> Document section
• • • • •

OK, NOW I've read your full missive and understand. Yes, your first version is an N^2 application.
Even 94 squared loops is less than 9000. The looping isn't causing the problem, writing to memory and restarting a new function nearly 9000 times is. Be careful with recursive calls.
DOUGLAS O MOEN wrote: The disappointing summary still holds: All O(1) algorithm's are not faster than all O(N). Well, you haven't given an example of O(1) processing, but I will grant you that at certain levels of N with some routines an O(1) process can be slower than an O(N). That isn't the point, the point is, as you increase N, the time linearly increases for an O(N) process. The time taken never increases for an O(1) process because of the process. (The OS may take a hand in slowing it down.)
Since you don't have any error checking and you are using a 64 bit integer, enter 4 and 8 billion into your fast fib version's N and measure the time for each. Bet you it is twice as long for the 8. It is an O(N) process.





Man, I've got to learn to read better, yes you did have O(1) code, just not the source in this routine.
I don't know why it fails at 47, but that would be the first number to exceed the maximum value of a signed int, so that is a clue.
Can't be related to double:
"By default, a Double value contains 15 decimal digits of precision, although a maximum of 17 digits is maintained internally."
That should start failing to be precise around 73.
I can't remember the formula right now, but it was doing some complex stuff and the O(N) was only doing 92 loops with extremely simple logic, offhand, it isn't surprising the simple logic is faster.





Article title should be "Reply to Justin's article on big O notation"





Member 10314175 wrote:
Article title should be "Reply to Justin's article on big O notation" 1. I attempted to address O(LogN) and O(NLogN), he covered O(1) and O(N), neither of us tackled O(N^2)
2. If you have a problem with his article, reply to him. Oh wait, you CAN'T, that link doesn't allow comments.
3. I saw what I thought was a mistake in his article, but it is possible his wording needs work.(See 2. about correcting him.)
4. I tried to keep him out of my article as much as possible but all 5 of these notations are interrelated.
5. Because of space I took out O(N^2) processing in the article but gave two versions of the bubble sort in my code.
6. The Quicksort article link came from reviewer comments, so I decided to keep it out of my article. I hadn't used it as my source to build my binary sort routine. I did note to myself the article said that the best a comparison sort could do was N! processing.
My alternate bubble sort does quite a few less loops than that but the actual comparison count is close enough that they are essentially correct. In 20 items N! would make 210 comparisons, and my version would make 196. (Almost double the 107 loops made. The inner loop makes 98 of them.)





Wow... what?
1. So?
2. I don't have a problem with his article. I have a problem with yours. What makes you think I have a problem with his?
3. I don't have a problem with his article, I have a problem with yours. (See 2. about me not having a problem with his article, but having a problem with yours)
4. ...? Again, I don't care what this other guy said.
5. I wasn't criticizing you for leaving it out, I just threw it in there as a further example for anyone reading. My comment would have been incomplete wihtout it.

• • • • •

> Data shown
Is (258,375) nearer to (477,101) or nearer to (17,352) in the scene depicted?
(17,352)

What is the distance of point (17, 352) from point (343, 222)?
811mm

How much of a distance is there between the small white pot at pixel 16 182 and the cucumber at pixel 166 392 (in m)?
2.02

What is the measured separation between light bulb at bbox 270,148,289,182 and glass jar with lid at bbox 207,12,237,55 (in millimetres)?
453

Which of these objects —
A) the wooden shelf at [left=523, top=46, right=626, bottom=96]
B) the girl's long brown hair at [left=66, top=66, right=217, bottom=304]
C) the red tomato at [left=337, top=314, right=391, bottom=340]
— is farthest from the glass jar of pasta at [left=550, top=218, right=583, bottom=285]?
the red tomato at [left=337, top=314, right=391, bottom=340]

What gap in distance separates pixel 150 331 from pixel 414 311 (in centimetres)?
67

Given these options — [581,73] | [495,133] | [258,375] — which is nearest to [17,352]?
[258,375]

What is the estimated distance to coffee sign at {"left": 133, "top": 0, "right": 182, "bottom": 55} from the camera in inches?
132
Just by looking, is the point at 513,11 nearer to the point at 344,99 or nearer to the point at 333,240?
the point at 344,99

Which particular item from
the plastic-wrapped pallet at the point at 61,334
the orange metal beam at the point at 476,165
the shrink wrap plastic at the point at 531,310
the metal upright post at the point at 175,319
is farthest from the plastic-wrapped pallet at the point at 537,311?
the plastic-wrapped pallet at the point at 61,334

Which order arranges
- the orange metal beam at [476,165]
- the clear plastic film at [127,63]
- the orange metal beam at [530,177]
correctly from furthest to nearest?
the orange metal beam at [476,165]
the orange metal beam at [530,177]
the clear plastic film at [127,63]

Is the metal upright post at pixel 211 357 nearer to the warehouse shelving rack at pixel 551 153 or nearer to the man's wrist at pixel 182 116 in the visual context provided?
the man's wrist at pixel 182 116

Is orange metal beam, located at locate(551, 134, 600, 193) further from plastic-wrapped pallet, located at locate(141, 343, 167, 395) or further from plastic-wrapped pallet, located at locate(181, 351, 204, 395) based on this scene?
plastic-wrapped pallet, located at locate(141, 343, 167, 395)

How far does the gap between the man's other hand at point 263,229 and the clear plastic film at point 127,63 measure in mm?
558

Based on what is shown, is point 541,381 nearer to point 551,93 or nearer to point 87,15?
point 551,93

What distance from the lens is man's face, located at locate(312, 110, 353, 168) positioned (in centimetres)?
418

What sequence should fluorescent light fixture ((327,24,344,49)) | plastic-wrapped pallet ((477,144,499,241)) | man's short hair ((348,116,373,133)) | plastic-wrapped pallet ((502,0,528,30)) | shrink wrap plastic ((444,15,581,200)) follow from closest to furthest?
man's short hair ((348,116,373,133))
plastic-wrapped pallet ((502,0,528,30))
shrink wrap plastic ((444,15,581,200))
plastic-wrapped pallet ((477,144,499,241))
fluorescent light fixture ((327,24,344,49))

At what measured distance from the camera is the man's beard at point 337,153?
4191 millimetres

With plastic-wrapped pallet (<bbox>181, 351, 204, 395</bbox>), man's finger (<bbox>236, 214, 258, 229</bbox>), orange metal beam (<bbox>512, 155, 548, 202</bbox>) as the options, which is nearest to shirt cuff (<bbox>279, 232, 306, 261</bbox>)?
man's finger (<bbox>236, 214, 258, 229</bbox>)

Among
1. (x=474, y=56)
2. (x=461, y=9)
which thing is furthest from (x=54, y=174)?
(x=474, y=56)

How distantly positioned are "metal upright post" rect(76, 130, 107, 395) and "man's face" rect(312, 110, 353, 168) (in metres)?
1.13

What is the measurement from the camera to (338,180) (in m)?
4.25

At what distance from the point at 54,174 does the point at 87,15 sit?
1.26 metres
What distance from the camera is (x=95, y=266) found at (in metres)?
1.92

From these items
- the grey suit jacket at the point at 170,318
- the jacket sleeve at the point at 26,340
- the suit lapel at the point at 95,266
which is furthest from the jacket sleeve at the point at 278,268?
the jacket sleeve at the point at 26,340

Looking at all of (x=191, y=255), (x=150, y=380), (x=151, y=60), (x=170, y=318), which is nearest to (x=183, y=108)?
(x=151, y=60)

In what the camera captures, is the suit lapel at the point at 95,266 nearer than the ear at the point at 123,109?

• • • • •

> To be done
1. List every notation written in the form O(...) that appears in the forum thread about big O notation.
2. Resume the forum thread about big O notation from the point where it stops.
You can complete this work without the lines.

> The responses
1. O(1), O(N), O(N^2), O(LogN), O(NLogN)

2.
6. .... I'm starting to wonder if you accidentally replied to the wrong comment?
Okay yeah that must be it.
Edit: okay maybe not, I guess you were kind of replying to two of my posts at once. But did you see this one yet? here:
(the parts in quotes are quote you...)
"Say you have an O(1) process that takes exactly 1 second to run. If you execute that O(1) process 10 times without using a threading process, it will take 10 seconds to finish if it takes one billionth of a second to retrieve each item in the array. If you run it against a million items it will take over 11.57 days to run. Oh yea, be sure to add that millisecond to retrieve all those items from the array."
Okay, let's remove all big O notations from your above paragraph, and here are the facts I can gather:
 P1 is a process that takes 1 second to run on an input of size one
 If you run it against a million items it will take over 11.57 days to run.
Correct me if the above is not what you meant, but if it is, then P1 IS NOT O(1). If P1 takes 1 second on an input size of 1, and 11.57 days on an input size of a million, well, 11.57 days is equivalent to about a million seconds, which is linear time complexity, THEREFORE YOUR ALGORITHM IN P1 IS O(N), NOT O(1).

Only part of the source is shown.